The present invention relates to a device for preventing the scorching of a hot-gas-wetted metal wall of a gas turbine engine or the like which is energized with cooling air and has cooling air holes communicating with intermediate spaces formed between a thin metal skin lining and the metal wall.
Combustion chambers of modern gas turbine engines, e.g., come under extremely high thermal loads, for the reason that high engine efficiency requires high combustion chamber exit or turbine inlet temperatures. In order to minimize the cooling effort for the combustion chamber wall, a clamshell construction as exemplified in DE-OS 34 24 345 has been selected that consists of a load-bearing structure (metallic outer shell) and an internal covering structure (e.g. shingle-shaped metallic or ceramic liner). Then when damage caused, e.g., by local overheating or material degradation or the like causes a metal shingle to partly fuse or a portion of a ceramic shingle to break off, the little-cooled metallic outer shell of the combustion chamber is directly exposed to the attack of hot combustion gases. This may cause the outer shell to scorch.

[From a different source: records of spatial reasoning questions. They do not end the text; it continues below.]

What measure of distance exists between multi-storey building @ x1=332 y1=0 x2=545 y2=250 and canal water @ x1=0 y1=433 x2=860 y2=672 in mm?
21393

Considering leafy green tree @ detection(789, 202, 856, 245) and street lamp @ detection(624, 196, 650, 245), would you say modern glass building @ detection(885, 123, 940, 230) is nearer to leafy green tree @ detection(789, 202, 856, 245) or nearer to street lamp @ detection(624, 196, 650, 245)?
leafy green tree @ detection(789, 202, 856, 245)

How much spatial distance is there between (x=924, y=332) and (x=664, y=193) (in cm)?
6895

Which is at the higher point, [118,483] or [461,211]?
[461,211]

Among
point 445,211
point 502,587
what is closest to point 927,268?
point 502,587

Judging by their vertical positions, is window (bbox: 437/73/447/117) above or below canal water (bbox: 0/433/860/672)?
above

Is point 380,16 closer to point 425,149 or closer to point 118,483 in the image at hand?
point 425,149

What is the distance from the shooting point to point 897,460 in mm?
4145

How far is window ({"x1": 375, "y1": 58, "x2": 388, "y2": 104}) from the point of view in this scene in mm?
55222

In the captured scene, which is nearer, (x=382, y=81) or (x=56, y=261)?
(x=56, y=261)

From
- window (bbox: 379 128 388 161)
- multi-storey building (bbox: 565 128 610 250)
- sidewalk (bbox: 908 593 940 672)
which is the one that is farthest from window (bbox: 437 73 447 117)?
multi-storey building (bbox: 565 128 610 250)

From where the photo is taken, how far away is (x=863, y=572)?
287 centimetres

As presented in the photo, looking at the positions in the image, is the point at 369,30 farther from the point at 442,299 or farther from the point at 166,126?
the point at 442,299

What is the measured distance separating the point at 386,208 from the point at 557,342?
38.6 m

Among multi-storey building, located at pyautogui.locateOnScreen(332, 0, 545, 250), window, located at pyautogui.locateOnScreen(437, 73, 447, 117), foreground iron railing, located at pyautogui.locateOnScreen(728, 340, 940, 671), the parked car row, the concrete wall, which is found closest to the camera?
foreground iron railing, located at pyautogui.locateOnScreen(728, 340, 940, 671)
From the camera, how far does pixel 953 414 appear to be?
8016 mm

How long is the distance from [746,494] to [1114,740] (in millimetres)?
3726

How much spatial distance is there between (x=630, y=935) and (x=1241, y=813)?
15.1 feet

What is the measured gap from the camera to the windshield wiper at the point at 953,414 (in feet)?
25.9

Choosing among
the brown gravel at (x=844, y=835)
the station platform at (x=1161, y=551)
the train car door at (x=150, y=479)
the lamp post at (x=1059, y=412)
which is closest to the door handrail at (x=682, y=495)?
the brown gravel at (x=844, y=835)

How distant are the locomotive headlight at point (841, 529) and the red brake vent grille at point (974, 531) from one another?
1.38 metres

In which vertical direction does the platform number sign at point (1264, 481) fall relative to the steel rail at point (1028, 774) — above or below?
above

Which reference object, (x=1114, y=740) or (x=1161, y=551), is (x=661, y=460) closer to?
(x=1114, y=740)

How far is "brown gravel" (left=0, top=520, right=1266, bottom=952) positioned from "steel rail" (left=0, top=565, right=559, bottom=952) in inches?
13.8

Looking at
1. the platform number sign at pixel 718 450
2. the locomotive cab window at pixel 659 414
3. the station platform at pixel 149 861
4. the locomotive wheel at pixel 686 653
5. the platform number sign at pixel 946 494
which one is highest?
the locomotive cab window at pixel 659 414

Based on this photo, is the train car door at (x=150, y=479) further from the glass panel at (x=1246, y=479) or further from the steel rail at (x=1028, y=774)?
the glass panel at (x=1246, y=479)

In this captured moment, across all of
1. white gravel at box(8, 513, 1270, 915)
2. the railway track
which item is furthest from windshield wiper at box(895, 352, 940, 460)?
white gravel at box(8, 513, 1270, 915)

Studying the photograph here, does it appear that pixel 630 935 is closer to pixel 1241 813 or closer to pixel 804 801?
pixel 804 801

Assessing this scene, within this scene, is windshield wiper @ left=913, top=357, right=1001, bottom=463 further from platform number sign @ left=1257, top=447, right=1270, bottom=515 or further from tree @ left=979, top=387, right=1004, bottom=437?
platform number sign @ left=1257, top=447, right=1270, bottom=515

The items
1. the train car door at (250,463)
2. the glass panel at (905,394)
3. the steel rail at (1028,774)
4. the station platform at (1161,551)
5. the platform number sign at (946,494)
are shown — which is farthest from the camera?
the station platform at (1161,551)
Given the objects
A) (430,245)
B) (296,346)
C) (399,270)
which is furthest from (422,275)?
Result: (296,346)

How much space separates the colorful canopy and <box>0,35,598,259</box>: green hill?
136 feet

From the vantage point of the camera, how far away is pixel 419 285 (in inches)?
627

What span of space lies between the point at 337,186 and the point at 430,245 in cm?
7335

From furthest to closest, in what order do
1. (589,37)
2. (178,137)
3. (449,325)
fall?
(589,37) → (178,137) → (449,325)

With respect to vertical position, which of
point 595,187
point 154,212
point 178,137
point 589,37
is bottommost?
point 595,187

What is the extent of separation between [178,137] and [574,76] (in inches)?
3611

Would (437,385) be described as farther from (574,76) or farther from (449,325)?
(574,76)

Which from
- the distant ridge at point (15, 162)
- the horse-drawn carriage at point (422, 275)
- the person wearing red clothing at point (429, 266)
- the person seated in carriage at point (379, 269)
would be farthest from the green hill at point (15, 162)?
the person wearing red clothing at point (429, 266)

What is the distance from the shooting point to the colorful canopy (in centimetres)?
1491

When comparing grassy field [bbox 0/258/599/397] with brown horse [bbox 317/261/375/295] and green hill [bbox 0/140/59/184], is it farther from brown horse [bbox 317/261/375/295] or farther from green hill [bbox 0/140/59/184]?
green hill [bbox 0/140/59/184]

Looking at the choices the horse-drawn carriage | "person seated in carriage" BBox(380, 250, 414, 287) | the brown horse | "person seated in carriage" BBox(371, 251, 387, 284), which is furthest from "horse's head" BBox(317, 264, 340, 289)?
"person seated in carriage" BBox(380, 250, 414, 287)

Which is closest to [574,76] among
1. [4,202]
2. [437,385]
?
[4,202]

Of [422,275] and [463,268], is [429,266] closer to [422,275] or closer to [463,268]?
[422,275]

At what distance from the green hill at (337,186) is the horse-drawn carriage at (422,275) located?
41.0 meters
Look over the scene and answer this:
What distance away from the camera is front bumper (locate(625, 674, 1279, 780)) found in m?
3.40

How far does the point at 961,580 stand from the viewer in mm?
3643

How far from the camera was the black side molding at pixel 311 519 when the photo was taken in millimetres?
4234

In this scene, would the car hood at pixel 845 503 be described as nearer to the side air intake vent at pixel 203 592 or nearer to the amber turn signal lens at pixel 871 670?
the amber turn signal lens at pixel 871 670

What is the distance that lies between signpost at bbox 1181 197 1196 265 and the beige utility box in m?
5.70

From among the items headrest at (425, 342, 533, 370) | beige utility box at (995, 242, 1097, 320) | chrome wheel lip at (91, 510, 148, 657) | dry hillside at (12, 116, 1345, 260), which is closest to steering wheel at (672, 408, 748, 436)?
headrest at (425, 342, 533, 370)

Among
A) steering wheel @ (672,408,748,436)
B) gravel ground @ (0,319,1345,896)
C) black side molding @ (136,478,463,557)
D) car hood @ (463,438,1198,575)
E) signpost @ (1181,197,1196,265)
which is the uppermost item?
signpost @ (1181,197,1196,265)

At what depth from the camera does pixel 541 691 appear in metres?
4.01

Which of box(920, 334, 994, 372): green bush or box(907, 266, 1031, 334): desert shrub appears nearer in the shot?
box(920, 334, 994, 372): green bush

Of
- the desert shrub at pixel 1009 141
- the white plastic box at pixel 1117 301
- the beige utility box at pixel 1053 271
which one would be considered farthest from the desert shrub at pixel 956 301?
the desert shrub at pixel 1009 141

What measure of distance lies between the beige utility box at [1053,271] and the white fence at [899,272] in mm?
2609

In order to mitigate the risk of the combustion chamber outer wall to overheat or scorch, it has already been proposed to provide the inner side of this component with a radiation-reflective layer in, e.g., silver or platinum (vapor plated).
It has also been proposed in connection with stationary gas turbine engines to fill the space between the outer wall of the combustion chamber and the inner liner with ceramic insulation and a metallic, resilient filler material.
In this manner and with this construction of the combustion chamber, however, the risk of scorching of the metallic outer wall in the train of damage or rupture of the inner shingle structure of the combustion chamber, could not be fully combatted, either.
In a broad aspect of the present invention a device of the initially cited generic category is provided for optimal overheat protection for the metallic structural component at relatively little cooling effort; this will largely minimize the risk of scorching the respective metallic structure as a result of damage to the liner structure that normally shields from the hot gases or combustion gases.
It is a particular object of the present invention to provide a device wherein the metal wall is shielded from the hot gas flow by at least one highly temperature resistant wall element, which together with the metal skin, includes at least one cavity, with the thin metal skin being of a material which is locally ruptured by hot gases upon the failure of the highly temperature resistant wall element thereby exposing the cooling air holes to the hot gas flow.
The present invention finds advantageous use not only with combustion chambers of gas turbine engines, but can be used wherever metallic outer component structures, such as casing component structures in the radially spaced-apart vicinity of other liners, are exposed to extremely high temperatures from hot gases as, e.g., with turbine rotor blade shells which are conventionally cooled with air taken from the compressor exit (impingement cooling systems), where the shell section immediately adjacent to the rotor blade tips is exposed to extremely high temperature effects.
The invention is suitable also for use in afterburners of gas turbine engines, in which extremely high combustion temperatures occur, so that also in this environment the metallic outer tail pipe structure can be lined with an internal shingle- or scale-like liner.
The invention can be used to advantage also with cooled stator vanes or rotor blades of gas turbine engines, i.e. with blade concepts, in which the cooling air is blown from one or several internal blade cavities and through one or several rows of impingement cooling holes in a metallic inner wall against highly temperature-jeopardized wall sections of the outer blade shell, where said extremely highly temperature-jeopardized blade shell sections are represented especially by the blade leading and trailing edge portions.
When referred to, e.g., the combustion chamber of a gas turbine engine the object of the present invention is advantageously represented in design and effect as follows: The outer load-bearing structure of the combustion chamber consists of a metallic outer shell provided with a plurality of small radial holes of one or several internal sheet metal components of thin section. The thin metal skin is locally positively connected to the load-bearing structure, but is in wide areas radially spaced apart from the outer shell.
The thin metal skin prevents the admission of air into the combustion chamber through the many small radial holes. In accordance with the present invention the melting point of the metal skin material is equal to or lower than that of the outer shell. Then when a metal or ceramic shingle is damaged, the hot combustion gases first impinge on the thin-walled metal skin. This area of the metal skin overheats and melts. This exposes a number of radial holes in the outer shell. The compressor air flows through these holes and into the combustion chamber, intensively cooling the load-bearing structure in the vicinity of the damaged shingle and simultaneously keeping the hot combustion gases away from the outer shell. At the next inspection of the combustion chamber the defective shingle and/or a portion of the metal skin will be replaced.